Die wichtigsten Punkte

- Verlustabdeckung: Die ÖVAG muss den Verlust 2011 großteils mit ihrem Eigenkapital bezahlen, das damit kräftig sinkt. Die Aktionäre – neben den 62 Volksbanken die deutsche DZ Bank (23,4 Prozent), die Victoria Gruppe (9,4 Prozent) und die Raiffeisen Zentralbank (5,7 Prozent) – verlieren damit große Teile ihres Kapitals. Zur Verlustabdeckung wird auch das 2008 in die ÖVAG gesteckte staatliche Partizipationskapital herangezogen. Von der einen Milliarde, die der Staat damals in die ÖVAG zahlte, bleiben nur noch 300 Millionen Euro übrig. 700 Millionen sind somit für die Steuerzahler verloren.

- Kapitalerhöhung: Das verkleinerte Eigenkapital wird durch Einzahlung frischen Kapitals wieder erhöht. Der Staat beteiligt sich daran mit 250 Millionen Euro, die Volksbanken mit 230 Millionen Euro.

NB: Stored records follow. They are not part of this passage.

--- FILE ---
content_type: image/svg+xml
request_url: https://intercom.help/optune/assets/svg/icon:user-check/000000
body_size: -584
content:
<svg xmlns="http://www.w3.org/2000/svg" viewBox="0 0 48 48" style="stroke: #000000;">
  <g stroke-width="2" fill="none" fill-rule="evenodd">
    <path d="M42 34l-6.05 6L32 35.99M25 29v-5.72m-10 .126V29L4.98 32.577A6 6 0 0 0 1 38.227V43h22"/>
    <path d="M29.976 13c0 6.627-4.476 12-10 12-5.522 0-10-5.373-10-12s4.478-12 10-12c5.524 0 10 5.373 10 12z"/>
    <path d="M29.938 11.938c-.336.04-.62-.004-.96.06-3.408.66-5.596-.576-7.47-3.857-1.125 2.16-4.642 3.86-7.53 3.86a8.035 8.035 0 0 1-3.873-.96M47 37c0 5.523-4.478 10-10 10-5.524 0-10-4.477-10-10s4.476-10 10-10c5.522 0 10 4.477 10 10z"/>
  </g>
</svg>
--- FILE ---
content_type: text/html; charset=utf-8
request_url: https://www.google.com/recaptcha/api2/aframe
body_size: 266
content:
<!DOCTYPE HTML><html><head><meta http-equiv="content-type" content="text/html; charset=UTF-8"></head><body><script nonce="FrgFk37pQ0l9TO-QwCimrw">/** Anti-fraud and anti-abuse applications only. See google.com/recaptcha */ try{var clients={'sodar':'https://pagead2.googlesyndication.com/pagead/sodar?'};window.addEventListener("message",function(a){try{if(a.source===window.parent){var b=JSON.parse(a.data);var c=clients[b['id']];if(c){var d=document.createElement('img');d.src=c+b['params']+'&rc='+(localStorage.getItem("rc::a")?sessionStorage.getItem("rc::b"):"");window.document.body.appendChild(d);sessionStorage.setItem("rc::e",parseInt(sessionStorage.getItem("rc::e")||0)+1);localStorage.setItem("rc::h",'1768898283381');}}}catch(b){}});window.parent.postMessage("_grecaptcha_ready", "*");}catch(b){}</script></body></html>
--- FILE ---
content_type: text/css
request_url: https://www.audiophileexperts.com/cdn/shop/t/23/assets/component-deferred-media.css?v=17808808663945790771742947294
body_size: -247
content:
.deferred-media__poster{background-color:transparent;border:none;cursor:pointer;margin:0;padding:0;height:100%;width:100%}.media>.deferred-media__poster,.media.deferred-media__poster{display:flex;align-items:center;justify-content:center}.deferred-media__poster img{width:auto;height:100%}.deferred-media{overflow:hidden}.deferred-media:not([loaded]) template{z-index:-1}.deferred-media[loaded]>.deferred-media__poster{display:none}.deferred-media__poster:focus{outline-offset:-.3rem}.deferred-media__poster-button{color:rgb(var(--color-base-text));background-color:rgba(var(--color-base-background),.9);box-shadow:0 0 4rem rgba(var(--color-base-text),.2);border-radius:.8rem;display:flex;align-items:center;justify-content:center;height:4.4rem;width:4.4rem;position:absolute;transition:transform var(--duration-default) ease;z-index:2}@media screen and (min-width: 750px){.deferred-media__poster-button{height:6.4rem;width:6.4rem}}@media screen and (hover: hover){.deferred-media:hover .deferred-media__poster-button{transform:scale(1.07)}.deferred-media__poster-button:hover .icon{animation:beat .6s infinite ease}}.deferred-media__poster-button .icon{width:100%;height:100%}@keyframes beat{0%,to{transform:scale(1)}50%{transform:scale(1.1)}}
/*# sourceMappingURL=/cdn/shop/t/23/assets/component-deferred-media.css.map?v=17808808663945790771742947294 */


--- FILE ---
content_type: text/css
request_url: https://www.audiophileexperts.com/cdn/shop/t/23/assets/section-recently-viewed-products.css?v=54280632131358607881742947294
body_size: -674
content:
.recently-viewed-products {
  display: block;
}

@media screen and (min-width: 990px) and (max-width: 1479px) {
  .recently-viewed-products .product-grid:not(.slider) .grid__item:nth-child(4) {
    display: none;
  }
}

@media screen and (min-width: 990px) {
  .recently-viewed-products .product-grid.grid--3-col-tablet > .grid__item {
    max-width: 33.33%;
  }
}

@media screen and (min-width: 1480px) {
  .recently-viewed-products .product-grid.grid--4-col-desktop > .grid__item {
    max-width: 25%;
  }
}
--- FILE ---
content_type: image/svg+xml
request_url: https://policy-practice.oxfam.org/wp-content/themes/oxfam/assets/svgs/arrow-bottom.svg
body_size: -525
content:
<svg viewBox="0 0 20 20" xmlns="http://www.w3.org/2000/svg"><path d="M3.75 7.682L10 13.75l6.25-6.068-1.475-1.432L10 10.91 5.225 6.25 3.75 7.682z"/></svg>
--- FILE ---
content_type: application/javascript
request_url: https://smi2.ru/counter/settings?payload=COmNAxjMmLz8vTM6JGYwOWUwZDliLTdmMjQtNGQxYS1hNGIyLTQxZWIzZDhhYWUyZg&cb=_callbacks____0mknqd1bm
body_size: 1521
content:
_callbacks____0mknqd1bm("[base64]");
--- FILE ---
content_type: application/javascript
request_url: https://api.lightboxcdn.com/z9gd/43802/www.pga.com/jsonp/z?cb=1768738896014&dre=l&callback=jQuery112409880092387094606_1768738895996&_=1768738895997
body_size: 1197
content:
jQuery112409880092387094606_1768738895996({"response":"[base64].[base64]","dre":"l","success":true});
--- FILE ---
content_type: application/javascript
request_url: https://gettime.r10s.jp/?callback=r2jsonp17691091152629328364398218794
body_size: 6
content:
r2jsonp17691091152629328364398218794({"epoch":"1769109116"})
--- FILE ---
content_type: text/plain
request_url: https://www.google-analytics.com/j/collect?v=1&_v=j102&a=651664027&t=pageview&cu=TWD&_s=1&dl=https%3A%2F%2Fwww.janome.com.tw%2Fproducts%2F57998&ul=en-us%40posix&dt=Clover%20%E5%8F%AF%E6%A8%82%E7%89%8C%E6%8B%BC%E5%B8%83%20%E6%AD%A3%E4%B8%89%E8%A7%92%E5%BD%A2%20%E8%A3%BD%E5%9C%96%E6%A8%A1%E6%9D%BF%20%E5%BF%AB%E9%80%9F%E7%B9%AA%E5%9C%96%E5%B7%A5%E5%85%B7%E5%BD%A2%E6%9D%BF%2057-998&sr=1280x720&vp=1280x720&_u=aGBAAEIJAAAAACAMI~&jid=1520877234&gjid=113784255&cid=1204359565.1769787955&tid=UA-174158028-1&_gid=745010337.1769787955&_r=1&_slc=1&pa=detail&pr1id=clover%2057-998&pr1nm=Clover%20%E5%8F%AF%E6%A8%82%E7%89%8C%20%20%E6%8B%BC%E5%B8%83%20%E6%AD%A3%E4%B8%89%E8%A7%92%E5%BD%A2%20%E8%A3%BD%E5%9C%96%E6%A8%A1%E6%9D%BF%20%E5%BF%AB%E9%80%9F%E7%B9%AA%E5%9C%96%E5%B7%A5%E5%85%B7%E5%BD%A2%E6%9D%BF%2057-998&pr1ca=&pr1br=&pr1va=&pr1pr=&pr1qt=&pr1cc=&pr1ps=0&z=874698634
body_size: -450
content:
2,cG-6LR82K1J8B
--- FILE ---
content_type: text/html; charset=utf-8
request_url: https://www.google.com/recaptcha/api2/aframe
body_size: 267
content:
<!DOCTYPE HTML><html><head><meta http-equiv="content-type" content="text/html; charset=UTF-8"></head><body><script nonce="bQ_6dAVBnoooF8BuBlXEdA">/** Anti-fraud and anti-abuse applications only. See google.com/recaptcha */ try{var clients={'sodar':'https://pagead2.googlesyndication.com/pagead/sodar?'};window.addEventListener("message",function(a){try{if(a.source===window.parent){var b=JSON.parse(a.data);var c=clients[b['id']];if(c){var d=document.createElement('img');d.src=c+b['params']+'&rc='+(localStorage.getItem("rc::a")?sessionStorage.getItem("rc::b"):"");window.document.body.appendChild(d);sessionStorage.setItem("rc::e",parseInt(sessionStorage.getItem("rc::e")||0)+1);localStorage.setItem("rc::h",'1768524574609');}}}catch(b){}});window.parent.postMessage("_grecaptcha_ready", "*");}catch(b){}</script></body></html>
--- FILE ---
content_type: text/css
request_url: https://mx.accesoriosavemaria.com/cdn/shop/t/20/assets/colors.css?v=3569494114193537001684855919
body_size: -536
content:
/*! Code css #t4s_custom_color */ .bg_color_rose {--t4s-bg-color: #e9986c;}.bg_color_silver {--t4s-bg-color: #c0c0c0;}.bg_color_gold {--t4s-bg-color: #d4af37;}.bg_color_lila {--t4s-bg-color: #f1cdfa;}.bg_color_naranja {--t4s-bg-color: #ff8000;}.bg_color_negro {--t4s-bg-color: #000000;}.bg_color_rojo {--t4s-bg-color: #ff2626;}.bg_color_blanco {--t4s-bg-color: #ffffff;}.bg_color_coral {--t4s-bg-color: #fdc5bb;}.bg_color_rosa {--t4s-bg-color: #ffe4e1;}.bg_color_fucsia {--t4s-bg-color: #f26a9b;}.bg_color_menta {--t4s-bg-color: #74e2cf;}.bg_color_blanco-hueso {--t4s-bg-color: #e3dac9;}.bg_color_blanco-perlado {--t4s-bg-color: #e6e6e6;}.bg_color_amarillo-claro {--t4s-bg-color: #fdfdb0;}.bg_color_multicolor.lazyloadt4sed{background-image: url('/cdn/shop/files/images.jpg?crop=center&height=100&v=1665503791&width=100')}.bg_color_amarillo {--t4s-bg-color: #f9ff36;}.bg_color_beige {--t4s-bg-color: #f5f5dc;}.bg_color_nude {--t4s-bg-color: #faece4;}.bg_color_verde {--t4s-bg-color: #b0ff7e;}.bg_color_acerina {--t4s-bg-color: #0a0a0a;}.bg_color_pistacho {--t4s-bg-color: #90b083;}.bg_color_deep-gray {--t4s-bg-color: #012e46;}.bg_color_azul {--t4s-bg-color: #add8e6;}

- Teilverstaatlichung: Durch die Beteiligung an der Kapitalerhöhung wird der Staat Miteigentümer der ÖVAG. Der Staatsanteil liegt bei knapp unter 50 Prozent.

- Haftungen: Zusätzlich übernimmt die Republik 100 Millionen Euro an Garantien für die ÖVAG. In Summe kostet die Rettung den Bund damit 1,05 Milliarden Euro.

- Höhere Bankensteuer: Die 700 Millionen Partizipationskapital-Verlust belasten das Budget. Dieses Geld holt sich der Staat von allen Banken. Sie müssen bis 2017 eine höhere Bankensteuer zahlen: Statt 500 Millionen sind es 625 Millionen im Jahr. Das sind zusätzlich 750 Millionen Euro über sechs Jahre. Zudem bekommt der Bund von der ÖVAG 60 Millionen Euro an Entgelt für die Garantie und von den Volksbanken 220 Millionen Euro in Form eines Nachschusses. Die gesamte Gegenfinanzierung für die staatliche ÖVAG-Rettung beläuft sich damit auf 1,03 Milliarden Euro.

- Volksbanken-Haftung: Die 62 regionalen Volksbanken müssen nicht nur Millionen in die ÖVAG pumpen, sondern auch einem engen Haftungsverbund zustimmen. Sie verlieren damit ihre regionale Entscheidungsfreiheit und müssen sich den Vorgaben der ÖVAG unterordnen. Dieser Haftungsverbund, den die Volksbanken beim "Gruppentag" am Montag beschlossen haben, war Voraussetzung für die Staatsbeteiligung. Denn damit steht der Volksbankensektor wie ein Bankkonzern da: Die ÖVAG als Zentrale, die Volksbanken vergleichbar mit deren Filialen. So ein Bankkonzern ist für künftige Käufer interessant. Der Staat kann seine Beteiligung also wieder zu Geld machen. Die ÖVAG allein wäre kaum veräußerbar gewesen.

Banken in der Zwickmühle

Die heimischen Banken sehen sich nach der ÖVAG-Rettung in der Zwickmühle: Der Sektor "anerkennt die Bemühungen der Politik um den Finanzplatz Österreich", aber er "lehnt eine noch stärkere Belastung durch eine Erhöhung der Bankensteuer ab", teilte Herbert Pichler, Geschäftsführer der Bundessparte Bank und Versicherung der Wirtschaftskammer Österreich (WKÖ) am Dienstag mit. Denn: "Schon bisher hatte die Kreditwirtschaft in Österreich durch die zweithöchste Bankensteuer in ganz Europa eine enorme Belastung zu tragen, die etwa im Vergleich zum deutlich größeren Nachbarn Deutschland überproportional höher ist. Und die USA, der ursprüngliche `Ideengeber` für eine Bankensteuer, haben mittlerweile gänzlich von der Idee zur Einführung Abstand genommen", kritisiert Pichler.

Dazu komme, dass die Banken ihr Eigenkapital erhöhen müssen und "eine Fülle neuer regulatorischer und steuerlicher Verpflichtungen zu verkraften" haben. Daher sei "eine weitere Belastung unzumutbar".

Serie von Misserfolgen 2011

1,2 Milliarden Euro Verlust wird die Österreichische Volksbank AG 2011 einfahren, auf 800 Millionen Minus kommt der gesamte Volksbank-Konzern. Die Gründe für das schlechte Abschneiden sind: Hohe Verluste der Tochterbank in Rumänien; 80 Millionen Kapitalzuschuss für die verlustreiche Ungarn-Tochter; Verkauf der Volksbank International um gut 80 Millionen Euro billiger als erwartet; Abwertungen für Griechenland und für Kreditausfallsversicherungen; Abwertung des Partizipationskapitals, das die ÖVAG in ihre frühere Tochter Kommunalkredit eingeschossen hat.